WHAT TO DO:
Give back all of the records below word for word, leaving the pictures out.

INPUT RECORDS:
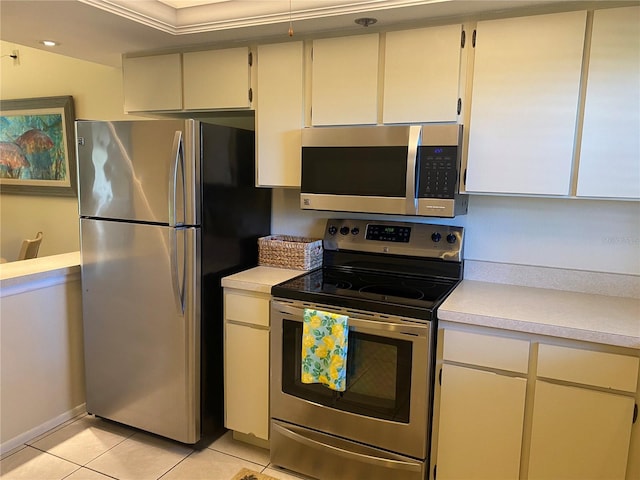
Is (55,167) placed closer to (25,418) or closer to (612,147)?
(25,418)

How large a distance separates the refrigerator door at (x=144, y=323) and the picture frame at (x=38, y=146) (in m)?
1.92

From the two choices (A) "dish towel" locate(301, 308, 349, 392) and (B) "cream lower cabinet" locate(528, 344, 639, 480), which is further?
(A) "dish towel" locate(301, 308, 349, 392)

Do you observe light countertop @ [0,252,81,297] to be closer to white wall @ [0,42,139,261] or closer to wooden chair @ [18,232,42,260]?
wooden chair @ [18,232,42,260]

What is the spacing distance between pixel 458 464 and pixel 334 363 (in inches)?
25.6

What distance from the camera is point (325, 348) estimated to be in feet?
6.59

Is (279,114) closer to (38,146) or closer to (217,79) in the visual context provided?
(217,79)

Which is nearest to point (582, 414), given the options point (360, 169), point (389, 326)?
point (389, 326)

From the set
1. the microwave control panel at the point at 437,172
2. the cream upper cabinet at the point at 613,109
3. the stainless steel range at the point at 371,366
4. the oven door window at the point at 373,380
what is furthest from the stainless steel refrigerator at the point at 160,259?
the cream upper cabinet at the point at 613,109

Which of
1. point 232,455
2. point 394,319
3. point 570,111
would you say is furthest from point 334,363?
point 570,111

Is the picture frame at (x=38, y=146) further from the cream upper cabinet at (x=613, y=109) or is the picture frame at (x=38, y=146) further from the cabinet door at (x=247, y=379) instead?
the cream upper cabinet at (x=613, y=109)

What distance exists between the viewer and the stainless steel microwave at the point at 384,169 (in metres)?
2.04

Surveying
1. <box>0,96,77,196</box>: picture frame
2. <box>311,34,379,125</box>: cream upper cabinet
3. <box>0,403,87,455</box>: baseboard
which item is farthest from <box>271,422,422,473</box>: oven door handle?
<box>0,96,77,196</box>: picture frame

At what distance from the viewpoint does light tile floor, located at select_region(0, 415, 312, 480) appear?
221 cm

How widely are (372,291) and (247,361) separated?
2.38ft
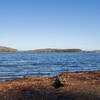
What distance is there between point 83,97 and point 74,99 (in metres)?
0.55

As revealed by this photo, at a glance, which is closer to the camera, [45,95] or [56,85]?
[45,95]

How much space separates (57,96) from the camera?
838 cm

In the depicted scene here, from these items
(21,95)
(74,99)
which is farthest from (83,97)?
(21,95)

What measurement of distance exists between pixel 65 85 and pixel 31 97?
10.7 ft

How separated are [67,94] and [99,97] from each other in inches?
69.8

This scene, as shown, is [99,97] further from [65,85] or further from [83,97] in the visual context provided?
[65,85]

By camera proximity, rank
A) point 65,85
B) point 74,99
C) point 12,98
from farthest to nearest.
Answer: point 65,85 → point 12,98 → point 74,99

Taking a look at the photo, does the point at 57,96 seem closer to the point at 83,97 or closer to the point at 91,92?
the point at 83,97

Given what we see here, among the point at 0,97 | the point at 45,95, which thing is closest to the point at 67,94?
the point at 45,95

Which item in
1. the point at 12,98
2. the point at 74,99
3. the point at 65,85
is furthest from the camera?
the point at 65,85

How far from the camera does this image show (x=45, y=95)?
859cm

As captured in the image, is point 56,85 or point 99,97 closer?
point 99,97

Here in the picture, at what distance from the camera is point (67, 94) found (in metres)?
8.63

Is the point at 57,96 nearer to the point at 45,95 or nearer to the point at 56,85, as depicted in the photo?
the point at 45,95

RESULT OF THE TASK:
Is (55,167) placed closer to (25,418) or closer to (612,147)?
(25,418)

How large a distance separates the refrigerator door at (x=144, y=323) and the picture frame at (x=38, y=146) (in m)?
1.92

From the two choices (A) "dish towel" locate(301, 308, 349, 392) and (B) "cream lower cabinet" locate(528, 344, 639, 480), which is further?
(A) "dish towel" locate(301, 308, 349, 392)

Do you observe light countertop @ [0,252,81,297] to be closer to white wall @ [0,42,139,261] or closer to wooden chair @ [18,232,42,260]?
wooden chair @ [18,232,42,260]

What is the spacing distance between pixel 458 464 and pixel 334 363 (in inches)?
25.6

What distance from the camera is point (325, 348) estimated to be in feet?
6.59

Is (279,114) closer to (38,146) or closer to (217,79) in the visual context provided?
(217,79)

Which is nearest to point (582, 414), given the options point (360, 169), point (389, 326)?
point (389, 326)

From the set
1. the microwave control panel at the point at 437,172
2. the cream upper cabinet at the point at 613,109
3. the stainless steel range at the point at 371,366
4. the oven door window at the point at 373,380
what is furthest from the stainless steel refrigerator at the point at 160,259?
the cream upper cabinet at the point at 613,109

Which of
1. point 232,455
2. point 394,319
3. point 570,111
would you say is furthest from point 334,363?
point 570,111

Is the picture frame at (x=38, y=146) further from the cream upper cabinet at (x=613, y=109) or is the picture frame at (x=38, y=146) further from the cabinet door at (x=247, y=379) instead?
the cream upper cabinet at (x=613, y=109)

What distance exists between the viewer and the stainless steel microwave at the point at 384,169 (in metres)?
2.04

Surveying
1. <box>0,96,77,196</box>: picture frame
2. <box>311,34,379,125</box>: cream upper cabinet
3. <box>0,403,87,455</box>: baseboard
which item is farthest from <box>271,422,422,473</box>: oven door handle?
<box>0,96,77,196</box>: picture frame

At what distance from the viewpoint does light tile floor, located at select_region(0, 415, 312, 480) appear?
221 cm

How widely are (372,291) and (247,361) separated?
2.38ft
What distance is there between point 83,97 and point 74,99 (in metres)?
0.55

As revealed by this photo, at a glance, which is closer to the camera, [45,95] or [56,85]?
[45,95]

How much space separates (57,96) from the camera?
838 cm

In the depicted scene here, from these items
(21,95)
(74,99)
which is farthest from (83,97)?
(21,95)

What measurement of distance exists between pixel 65 85 and pixel 31 97?
10.7 ft

How separated are [67,94] and [99,97] from each other in inches?
69.8

This scene, as shown, is [99,97] further from [65,85] or further from [83,97] in the visual context provided?
[65,85]

By camera proximity, rank
A) point 65,85
B) point 74,99
C) point 12,98
from farthest to nearest.
Answer: point 65,85 → point 12,98 → point 74,99

Taking a look at the photo, does the point at 57,96 seem closer to the point at 83,97 or closer to the point at 91,92?
the point at 83,97

Given what we see here, among the point at 0,97 | the point at 45,95, which thing is closest to the point at 67,94?
the point at 45,95

Which item in
1. the point at 12,98
2. the point at 74,99
3. the point at 65,85
is furthest from the camera?
the point at 65,85

How far from the camera does this image show (x=45, y=95)?
859cm

As captured in the image, is point 56,85 or point 99,97 closer?
point 99,97

Here in the picture, at what distance from the camera is point (67, 94) found (in metres)?
8.63

Is the point at 57,96 nearer to the point at 45,95 or nearer to the point at 56,85, as depicted in the photo?
the point at 45,95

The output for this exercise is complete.